Vendre à perte du carburant, c'est l'idée du gouvernement pour faire baisser les prix à la pompe en septembre 2023. En 1985, c'était une réalité dans des stations des Ardennes. L'occasion d'une passe d'armes entre concurrents en justice et dans les pages de la presse locale.
Ces derniers jours, la vente à perte a été présentée par le gouvernement comme une solution pour faire baisser le prix de l'essence à la pompe. La proposition qui était prévue pour s'appliquer pour six mois à compter de décembre, n'a pas eu le succès escompté. Carrefour, E.Leclerc, Intermarché et Système U ont tour à tour annoncé ne pas vouloir utiliser cette possibilité, qui doit être rendue possible par une modification de la loi.
Car depuis 1963, année de l'installation du premier supermarché en France, la vente à perte est interdite par la loi. Ce qui n'a pas empêché certains de s'autoriser de franchir la ligne jaune. Pour le carburant, c'était le cas par exemple en 1985, à Rethel dans les Ardennes.
Les magasins Intermarché du secteur avaient alors décidé de frapper fort, en vendant le super à 4,77 francs le litre. "C'est le record de France, mais surtout, c'est la première fois en France que le super est vendu à perte", notait le journaliste de FR3 Champagne-Ardenne dans un reportage diffusé en février 1985 et repéré par nos confrères de l'émission C à vous sur France 5.
Bataille à coup de pages de pub
Le concurrent, Stoc, proposait le litre de super à 5,29 francs le litre. Il avait aussitôt porté plainte pour concurrence déloyale. Pour lui répondre, Intermarché avait choisi de prendre la parole par l'intermédiaire d'une pleine page de publicité dans la presse locale. "Merci Stoc, vous faites la démonstration éclatante qu'Intermarché est le moins cher."

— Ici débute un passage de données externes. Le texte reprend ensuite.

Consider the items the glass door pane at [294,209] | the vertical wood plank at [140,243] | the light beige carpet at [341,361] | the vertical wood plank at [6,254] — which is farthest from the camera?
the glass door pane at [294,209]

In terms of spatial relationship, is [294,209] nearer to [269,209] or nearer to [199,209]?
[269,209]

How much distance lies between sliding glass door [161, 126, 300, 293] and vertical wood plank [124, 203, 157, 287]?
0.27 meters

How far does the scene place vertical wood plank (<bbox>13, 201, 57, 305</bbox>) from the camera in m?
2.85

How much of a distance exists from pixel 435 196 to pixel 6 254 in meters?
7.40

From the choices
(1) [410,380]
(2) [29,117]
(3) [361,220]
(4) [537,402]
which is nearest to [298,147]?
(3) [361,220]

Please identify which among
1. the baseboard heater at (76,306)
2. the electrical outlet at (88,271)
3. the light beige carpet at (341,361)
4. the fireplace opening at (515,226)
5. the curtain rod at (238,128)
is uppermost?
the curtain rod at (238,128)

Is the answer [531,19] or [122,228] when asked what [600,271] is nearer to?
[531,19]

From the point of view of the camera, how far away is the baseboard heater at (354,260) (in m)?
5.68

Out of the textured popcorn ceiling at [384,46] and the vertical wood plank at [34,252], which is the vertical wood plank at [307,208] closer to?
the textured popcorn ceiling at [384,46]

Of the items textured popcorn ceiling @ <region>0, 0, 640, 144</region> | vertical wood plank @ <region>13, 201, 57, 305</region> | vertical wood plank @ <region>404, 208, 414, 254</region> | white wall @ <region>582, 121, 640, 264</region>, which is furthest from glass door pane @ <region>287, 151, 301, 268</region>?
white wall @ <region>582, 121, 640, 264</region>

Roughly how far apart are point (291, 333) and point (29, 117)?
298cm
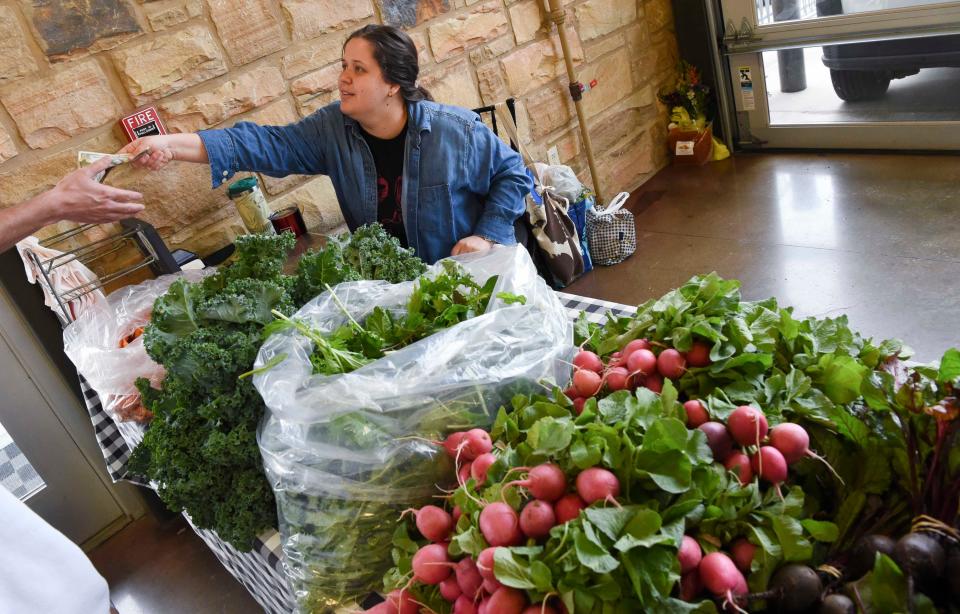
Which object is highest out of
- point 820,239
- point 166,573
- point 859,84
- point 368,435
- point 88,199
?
point 88,199

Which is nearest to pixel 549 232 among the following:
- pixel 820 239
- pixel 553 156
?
pixel 553 156

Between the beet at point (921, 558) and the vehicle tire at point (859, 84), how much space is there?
12.3 ft

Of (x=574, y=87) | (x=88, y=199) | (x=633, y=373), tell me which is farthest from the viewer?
(x=574, y=87)

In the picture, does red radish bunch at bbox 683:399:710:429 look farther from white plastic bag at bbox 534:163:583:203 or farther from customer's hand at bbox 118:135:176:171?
white plastic bag at bbox 534:163:583:203

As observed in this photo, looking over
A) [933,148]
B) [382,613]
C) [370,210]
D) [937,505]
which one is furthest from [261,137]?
[933,148]

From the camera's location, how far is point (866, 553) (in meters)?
0.76

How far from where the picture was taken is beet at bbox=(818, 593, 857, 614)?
70cm

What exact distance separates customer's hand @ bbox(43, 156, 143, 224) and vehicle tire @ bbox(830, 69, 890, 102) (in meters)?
3.81

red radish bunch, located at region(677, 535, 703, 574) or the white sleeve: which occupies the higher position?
red radish bunch, located at region(677, 535, 703, 574)

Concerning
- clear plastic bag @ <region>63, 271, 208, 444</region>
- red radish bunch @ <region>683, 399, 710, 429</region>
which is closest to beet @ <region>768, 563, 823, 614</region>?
red radish bunch @ <region>683, 399, 710, 429</region>

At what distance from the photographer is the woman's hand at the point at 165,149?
187 centimetres

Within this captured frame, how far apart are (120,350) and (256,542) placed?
0.66 metres

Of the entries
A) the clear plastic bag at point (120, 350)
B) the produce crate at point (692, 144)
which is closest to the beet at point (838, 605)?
the clear plastic bag at point (120, 350)

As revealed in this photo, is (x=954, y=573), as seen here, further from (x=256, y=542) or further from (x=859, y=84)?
(x=859, y=84)
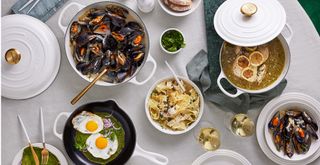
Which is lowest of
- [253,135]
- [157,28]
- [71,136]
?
[253,135]

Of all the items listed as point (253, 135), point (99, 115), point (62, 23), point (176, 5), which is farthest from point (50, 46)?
point (253, 135)

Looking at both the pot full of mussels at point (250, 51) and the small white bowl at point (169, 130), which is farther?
the small white bowl at point (169, 130)

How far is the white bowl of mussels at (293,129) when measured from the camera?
253 centimetres

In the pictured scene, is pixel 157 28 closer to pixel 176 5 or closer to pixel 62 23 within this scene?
pixel 176 5

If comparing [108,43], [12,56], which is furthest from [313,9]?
[12,56]

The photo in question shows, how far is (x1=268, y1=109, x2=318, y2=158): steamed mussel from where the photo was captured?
99.6 inches

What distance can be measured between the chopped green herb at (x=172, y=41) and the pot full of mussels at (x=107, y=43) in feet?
0.30

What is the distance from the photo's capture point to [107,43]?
2.48 metres

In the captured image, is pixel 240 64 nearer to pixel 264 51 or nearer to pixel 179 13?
pixel 264 51

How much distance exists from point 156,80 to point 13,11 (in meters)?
0.71

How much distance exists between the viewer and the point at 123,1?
2.54 meters

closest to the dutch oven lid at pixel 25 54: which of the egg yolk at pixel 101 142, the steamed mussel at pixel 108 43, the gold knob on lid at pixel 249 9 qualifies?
the steamed mussel at pixel 108 43

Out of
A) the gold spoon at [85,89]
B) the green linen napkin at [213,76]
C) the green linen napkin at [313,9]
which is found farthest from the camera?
the green linen napkin at [313,9]

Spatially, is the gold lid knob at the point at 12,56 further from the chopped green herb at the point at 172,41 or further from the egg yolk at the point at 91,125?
the chopped green herb at the point at 172,41
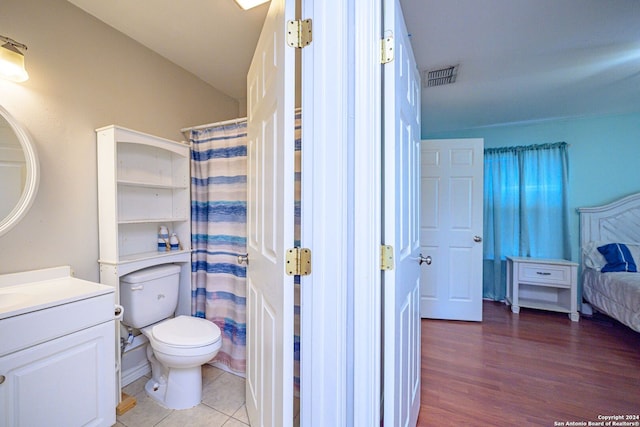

La passe d'armes ne s'était pas arrêtée là, avec une pub de Stoc pour répondre à son concurrent. "Non, monsieur le Mousquetaire, vous ne faites aucune démonstration. Stoc a été le premier le moins cher concernant l'essence. Stoc se bat sur le front des prix en respectant la loi."
"Aujourd'hui, une pratique se développe. Pas mal de succursalistes prennent trois ou quatre produits et les vendent à perte pour appeler la clientèle. Nous avons voulu démontrer que sur ce créneau, nous pouvons aussi les battre", se justifiait le responsable d'Intermarché, Jean-Pierre Michel. Interrogé sur le risque de se faire rappeler à l'ordre par la direction de la concurrence et des prix, il ne se démontait pas. "Faites le ménage chez vous, condamnez les gens qui vendent à perte et ensuite, condamnez-nous !"
Près de quarante ans plus tard, la guerre des prix fait toujours rage, mais sans la vente à perte. En ce 21 septembre 2023, l'Intermarché de Sault-lès-Rethel vend son SP95-E10 à 1,942 euro le litre. Le Stoc de Rethel, ou plutôt devrions-nous dire le Carrefour de Rethel, propose exactement le même prix. Même chose pour le gazole, 1,929 euro le litre pour les deux enseignes.